Implementing this in Python is really easy thanks to help from the scholarly Python package. It essentially works as a wrapper library for scrapping data from Google Scholar, as there is no API (yet).

Let’s start with some imports. In my case, I will be using networkx for building the graphs and matplotlib for visualising them.

import networkx as nx
import matplotlib.pyplot as plt
from scholarly import scholarly

With relevant packages imported, we can now move on to the main algorithm, using my profile “James R. Ashford” as an example seed author.

To summarise, the code below, essentially goes through each one of my publications, extracts the co-authors and adds them to the graph G.

seed_author = 'James R. Ashford'
G = nx.Graph()
search_query = scholarly.search_author(seed_author)
author = scholarly.fill(next(search_query))

for p in author['publications']:            
    publication_filled = scholarly.fill(p)    
    bib = publication_filled['bib']        
    title = bib['title'].replace(':', ' ')    
    title = f"Paper/{title}"        
    authors = bib['author'].split(' and ')    
    for author in authors:        
        author = author.replace('.', '')        
        author = ' '.join([n for n in author.split(' ') if len(n) > 1])        
        author = f"Author/{author}"
        G.add_edge(author, title)

Again, we can use matplotlib, with some help from networkx, to visualise the resulting network.
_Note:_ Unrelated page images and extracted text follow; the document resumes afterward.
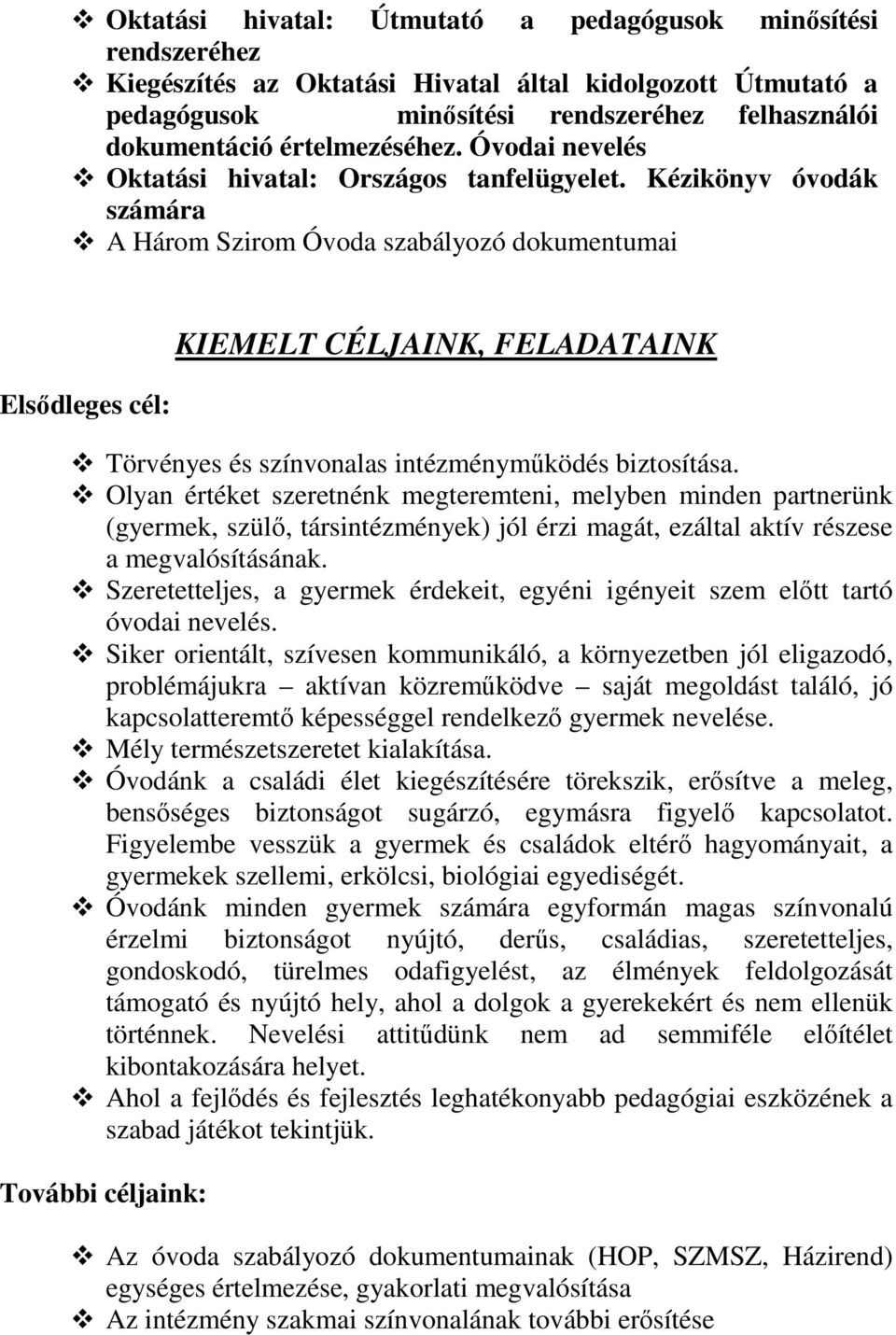 ❖ Oktatási hivatal: Útmutató a pedagógusok minősítési rendszeréhez
❖ Kiegészítés az Oktatási Hivatal által kidolgozott Útmutató a pedagógusok minősítési rendszeréhez felhasználói dokumentáció értelmezéséhez. Óvodai nevelés
❖ Oktatási hivatal: Országos tanfelügyelet. Kézikönyv óvodák számára
❖ A Három Szirom Óvoda szabályozó dokumentumai

KIEMELT CÉLJAINK, FELADATAINK

Elsődleges cél:

❖ Törvényes és színvonalas intézményműködés biztosítása.
❖ Olyan értéket szeretnénk megteremteni, melyben minden partnerünk (gyermek, szülő, társintézmények) jól érzi magát, ezáltal aktív részese a megvalósításának.
❖ Szeretetteljes, a gyermek érdekeit, egyéni igényeit szem előtt tartó óvodai nevelés.
❖ Siker orientált, szívesen kommunikáló, a környezetben jól eligazodó, problémájukra – aktívan közreműködve – saját megoldást találó, jó kapcsolatteremtő képességgel rendelkező gyermek nevelése.
❖ Mély természetszeretet kialakítása.
❖ Óvodánk a családi élet kiegészítésére törekszik, erősítve a meleg, bensőséges biztonságot sugárzó, egymásra figyelő kapcsolatot. Figyelembe vesszük a gyermek és családok eltérő hagyományait, a gyermekek szellemi, erkölcsi, biológiai egyediségét.
❖ Óvodánk minden gyermek számára egyformán magas színvonalú érzelmi biztonságot nyújtó, derűs, családias, szeretetteljes, gondoskodó, türelmes odafigyelést, az élmények feldolgozását támogató és nyújtó hely, ahol a dolgok a gyerekekért és nem ellenük történnek. Nevelési attitűdünk nem ad semmiféle előítélet kibontakozására helyet.
❖ Ahol a fejlődés és fejlesztés leghatékonyabb pedagógiai eszközének a szabad játékot tekintjük.

További céljaink:

❖ Az óvoda szabályozó dokumentumainak (HOP, SZMSZ, Házirend) egységes értelmezése, gyakorlati megvalósítása
❖ Az intézmény szakmai színvonalának további erősítése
To make things easier to visualise, I have labelled author nodes and changed their colour to differentiate them from papers.

Note: I am using the graphvis layout, which produced much neater visualisations and in a fraction of the time. If you plan on doing this, you will need to have graphviz installed first.

pos = nx.nx_pydot.graphviz_layout(G, prog='sfdp')
max_len = max([len(n) for n in G.nodes() if n.startswith('Author/')])

plt.figure(figsize=(24, 18))
nx.draw_networkx_nodes(G, pos, 
    nodelist=[n for n in G.nodes() if n.startswith('Author/')],
    node_size=max_len*500)

nx.draw_networkx_nodes(G, pos,
    nodelist=[n for n in G.nodes() if n.startswith('Paper/')],
    node_color='y',
    node_size=1000)

nx.draw_networkx_edges(G, pos)
nx.draw_networkx_labels(G, pos,
    labels={n: n.split('/')[-1].replace(' ', '\n') for n in G.nodes() if n.startswith('Author/')},
    font_color='w',
    font_weight='bold')

plt.axis('off')
plt.show()

As a result, this is what my collaboration graph looks like as of this writing (November 2023).

This graph focuses on collaborations centred around a single author – in this case, just me. However, this code can also be used to observe a wider collaboration community by repeating the algorithm for every co-author in the network based upon mutual connections via papers.